Subway restaurants have been doing me wrong for a long time now. Ever since they replaced the bizarre underground subway train art with the weird circular tubes and the matching circular trains, ever since those were replaced with giant photographs of vegetables, I’ve had concerns. In fact, I suspect that those pictures are a trick to make us think we’re eating foods when in reality we’re eating…well, let’s put the wild speculation aside for a moment because this gripe is real.
I was eating a sub purchased by someone else, and a few bites in I was thinking, “Fuck, this ham is shitty. It almost tastes like bologna. They don’t have that, right?”
The next step was consulting a friend, but let’s face it, I already knew. Like a soldier in a WWII movie who keeps asking if his leg is all right after he watched the thing get run over by a Panzer, I couldn’t help but ask someone, “Hey, is this bologna?”
We ended up doing a Google search to confirm whether or not Subway offers these discs. And you know what? They do. Sort of.
If you decide to treat yourself to a cold cut combo, you will be delighted by the combination of turkey, ham, and then horrified by the inclusion of bologna. These three things go together as merrily as Larry, Curly, and a giant severed penis who can talk from his peehole and uses up good stoogin’ time to discuss international finance.
Now who, I ask, is walking into a Subway and asking for bologna. I can think of only a few parties for whom this is appropriate:
-If you are the bass player for a hard-charging southern rock outfit, by all means.
-If you are a grizzled old man who orders a bologna sandwich and hot coffee for lunch at 10:30 AM, you get a pass too.

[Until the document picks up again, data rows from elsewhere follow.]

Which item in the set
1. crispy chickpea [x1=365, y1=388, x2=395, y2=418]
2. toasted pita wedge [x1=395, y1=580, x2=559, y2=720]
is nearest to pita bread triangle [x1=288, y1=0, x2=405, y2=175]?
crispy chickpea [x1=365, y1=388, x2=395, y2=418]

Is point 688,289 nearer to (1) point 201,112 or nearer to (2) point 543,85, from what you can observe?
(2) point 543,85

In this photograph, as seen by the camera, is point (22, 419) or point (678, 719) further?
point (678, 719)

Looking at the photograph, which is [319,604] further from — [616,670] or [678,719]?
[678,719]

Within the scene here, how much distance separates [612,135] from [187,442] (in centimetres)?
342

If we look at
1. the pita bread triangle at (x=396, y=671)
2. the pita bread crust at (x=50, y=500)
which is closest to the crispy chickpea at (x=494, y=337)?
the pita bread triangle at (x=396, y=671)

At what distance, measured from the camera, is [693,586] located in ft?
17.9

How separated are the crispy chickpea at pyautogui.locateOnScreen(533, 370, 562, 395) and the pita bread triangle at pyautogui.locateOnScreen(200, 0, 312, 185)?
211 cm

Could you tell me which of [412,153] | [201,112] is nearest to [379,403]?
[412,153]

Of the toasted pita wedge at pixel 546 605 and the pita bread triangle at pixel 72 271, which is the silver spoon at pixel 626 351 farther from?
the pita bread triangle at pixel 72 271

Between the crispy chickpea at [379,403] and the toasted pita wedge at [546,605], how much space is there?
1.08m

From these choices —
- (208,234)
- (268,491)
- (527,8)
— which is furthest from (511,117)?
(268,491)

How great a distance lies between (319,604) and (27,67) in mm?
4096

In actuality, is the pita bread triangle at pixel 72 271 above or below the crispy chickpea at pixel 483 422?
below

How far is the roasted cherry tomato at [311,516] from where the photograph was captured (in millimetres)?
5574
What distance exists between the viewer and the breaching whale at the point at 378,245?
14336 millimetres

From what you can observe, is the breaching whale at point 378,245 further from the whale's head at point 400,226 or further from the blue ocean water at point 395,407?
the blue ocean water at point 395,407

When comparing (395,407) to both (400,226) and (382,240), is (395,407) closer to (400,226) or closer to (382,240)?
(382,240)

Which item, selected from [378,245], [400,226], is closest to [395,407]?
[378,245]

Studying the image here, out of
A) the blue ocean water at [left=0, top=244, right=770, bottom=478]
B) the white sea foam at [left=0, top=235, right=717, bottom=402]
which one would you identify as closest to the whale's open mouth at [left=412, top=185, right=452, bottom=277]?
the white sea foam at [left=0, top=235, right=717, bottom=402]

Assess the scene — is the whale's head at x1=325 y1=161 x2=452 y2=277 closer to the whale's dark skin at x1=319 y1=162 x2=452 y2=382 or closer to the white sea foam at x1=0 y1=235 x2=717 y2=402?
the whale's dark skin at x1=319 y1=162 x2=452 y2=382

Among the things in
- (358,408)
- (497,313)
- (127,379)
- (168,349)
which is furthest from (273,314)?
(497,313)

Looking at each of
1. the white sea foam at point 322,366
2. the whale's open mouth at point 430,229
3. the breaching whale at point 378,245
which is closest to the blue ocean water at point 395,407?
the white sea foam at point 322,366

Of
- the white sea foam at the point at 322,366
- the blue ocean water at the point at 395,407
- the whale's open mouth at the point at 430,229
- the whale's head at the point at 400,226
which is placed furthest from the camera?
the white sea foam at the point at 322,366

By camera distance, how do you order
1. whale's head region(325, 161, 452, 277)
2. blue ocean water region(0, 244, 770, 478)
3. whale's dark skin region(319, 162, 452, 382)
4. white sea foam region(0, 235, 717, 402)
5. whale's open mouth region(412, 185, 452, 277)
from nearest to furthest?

-Finally, if you have some bizarre nostalgia for these discs, then you’re also cleared, but just try and keep your bologna time for less crowded hours when it’s unlikely families with children will be present.
The one plus, I did come up with a scientific principle that I’m calling the Derk Principle. So sorry, other people in my family who were FAR more likely to discover something actually scientific. The Derk Principle goes like this:
IF:
You are unsure whether or not you are eating bologna
THEN:
You are definitely, for sure, eating bologna.

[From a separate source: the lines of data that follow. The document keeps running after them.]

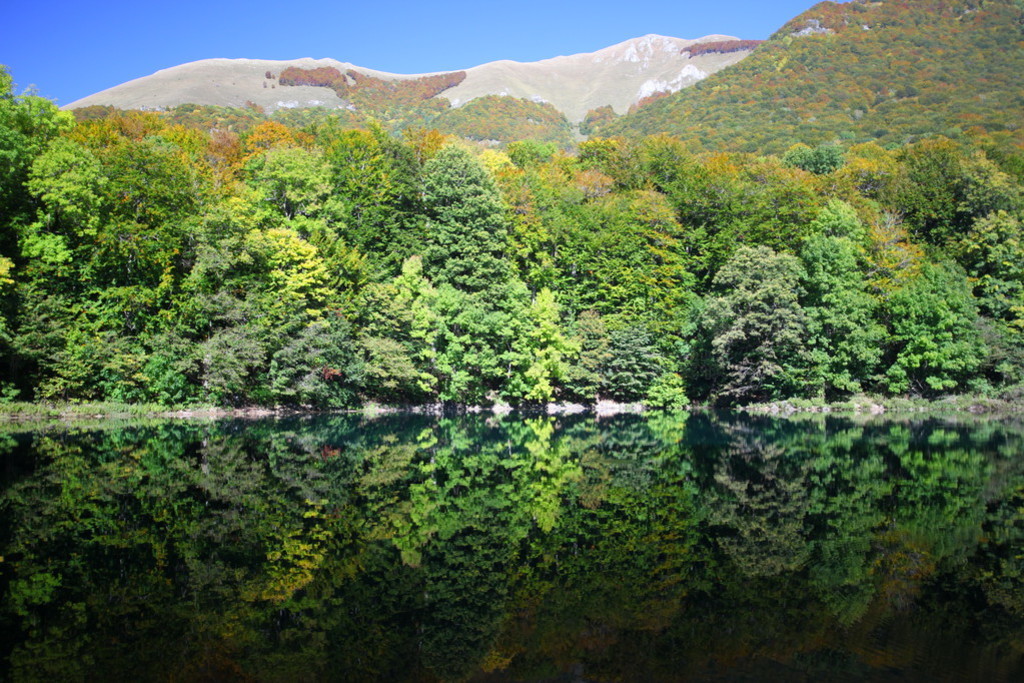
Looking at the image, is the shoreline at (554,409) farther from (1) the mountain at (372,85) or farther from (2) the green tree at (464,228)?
(1) the mountain at (372,85)

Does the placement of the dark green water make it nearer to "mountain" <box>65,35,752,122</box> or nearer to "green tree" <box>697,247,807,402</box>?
"green tree" <box>697,247,807,402</box>

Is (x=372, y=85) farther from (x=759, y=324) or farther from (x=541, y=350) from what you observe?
(x=759, y=324)

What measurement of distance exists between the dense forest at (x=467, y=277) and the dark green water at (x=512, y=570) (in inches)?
742

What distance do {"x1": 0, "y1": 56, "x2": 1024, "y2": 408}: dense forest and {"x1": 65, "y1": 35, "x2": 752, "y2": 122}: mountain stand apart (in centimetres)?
7121

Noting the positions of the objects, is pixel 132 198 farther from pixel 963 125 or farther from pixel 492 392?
pixel 963 125

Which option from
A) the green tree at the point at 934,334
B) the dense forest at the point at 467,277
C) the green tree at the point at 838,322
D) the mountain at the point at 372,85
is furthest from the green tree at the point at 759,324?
the mountain at the point at 372,85

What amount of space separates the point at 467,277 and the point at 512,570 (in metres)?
34.4

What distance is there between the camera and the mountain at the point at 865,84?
3260 inches

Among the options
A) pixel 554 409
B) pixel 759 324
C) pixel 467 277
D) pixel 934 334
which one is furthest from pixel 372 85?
pixel 934 334

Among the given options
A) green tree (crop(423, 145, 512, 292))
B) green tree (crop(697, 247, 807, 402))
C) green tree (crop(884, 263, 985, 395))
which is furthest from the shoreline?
green tree (crop(423, 145, 512, 292))

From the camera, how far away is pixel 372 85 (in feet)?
447

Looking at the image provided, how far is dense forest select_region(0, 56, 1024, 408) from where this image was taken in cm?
3669

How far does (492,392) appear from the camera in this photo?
44.9 m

I’ve tested this. In my own lab that’s attached to my goddamn face. And let me tell you, you never suspect bologna on the field when there’s none around. So when you suspect, go with your gut. And by that I mean don’t make the mistake I made and finish the sandwich out of spite.
On the other hand, if I didn’t do any spite eating, I’d have wasted away long ago. So if it’s spite keep going, but otherwise put the “sandwich” down and step away.